Of course there's your usual nonsense. Wouldn't the endless S.W.A.T. guys coming down inside from the roof have heard the cries of their comrades getting ripped to pieces? Did the filmmakers have to use the ole boring explosive fireball finale? Why would the monster explode like it does? How desperate is the Museum's coffers when it hosts a new public exhibition on the site of several recent deaths? Wouldn't that scare people away? Wouldn't the local press crucify the Museum? Also, why does this genre always demand simplistic dynamics where you have both a secular atheist face off with a supernatural believer? Why can't we have science and religion accept each other for what they are: two seperate bodies of knowledge that both explain universe in their own fashion, but not each other. Let's be mature about this and not go Intelligent Design, okay?

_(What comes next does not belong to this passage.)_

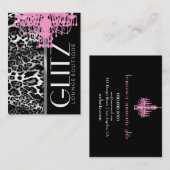 311輝きのブティックのピンクのシャンデリアのヒョウ 名刺 (正面/裏面)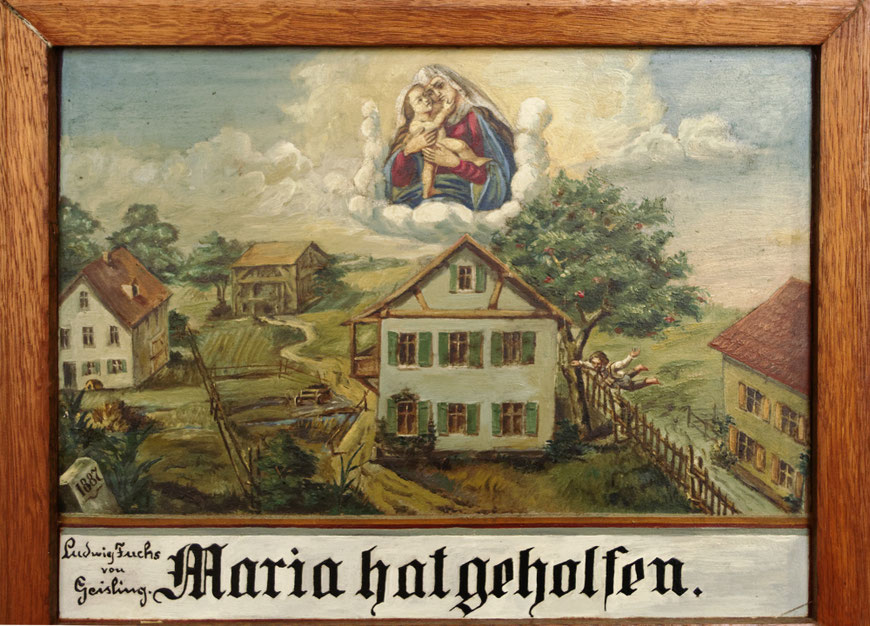 Anlass für die Erstellung von Votivtafeln ist oft ein unglückliches Ereignis, dessen Folgen die Gottesmutter gemildert oder auch ganz beseitigt hat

Also, maybe its my progressive friends rubbing off on me finally, but I think RELIC might be just a tad racist. Miller at one point calls Lo a "gerbil" so? Lo is Asian. People, doesn't that come off as.....in bad taste? I wouldn't be shocked if the original screenplay had her call him a "lizard" or "snake" or whatever derogatory term for any sneaky rat bastard backstabber in the workplace. But once that Asian actor was casted, they had to change the script and replace such obvious prejudicial symbology....and I don't think it worked. For the record, I don't think Asian people shouldn't in anyway be compared to those harmless little cute pets that which Richard Gere and Elton John have been accused of shoving up a particular body orifice. I mean would you call Bruce Lee a gerbil to his face?

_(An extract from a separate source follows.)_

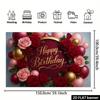 2D Rote Rosa Rose Alles Gute zum Geburtstag Hintergrundbanner Goldener Ballon Party Hintergrund Dekoration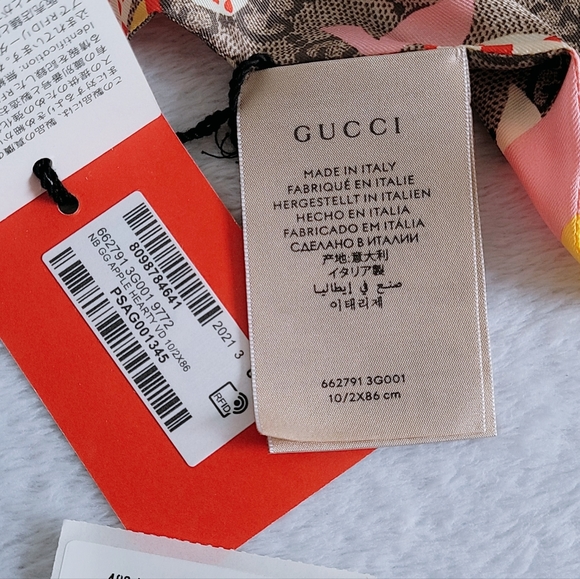 Authentic Gucci Les Pommes GG Apples silk Neck bow Twilly Scarf  multicolor - Picture 7 of 16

So THE RELIC isn't rocket science, but Hyams helms a pretty effective creature feature. I was involved, I was intrigued, and I was at times even tense with anticipation and enjoyed the thrills. I enjoyed a movie produced back when Tom Sizemore had the right to call himself Tom Sizemore, and back Miller actually had a career at the movies and showed her nice boobs and legs off in Brian DePalma's CARLITO'S WAY. No boobies here in RELIC, but her character is a bit of a boob, though I don't think she can blame the script. Unfortunately I've seen Sizemore's current manboobs, and that image was more scary than that monster. I'm sure even it saw a glimpse of that sex tape, it would crawl away into a fetal position and suck its thumb.
Too bad Sizemore's career is a relic now.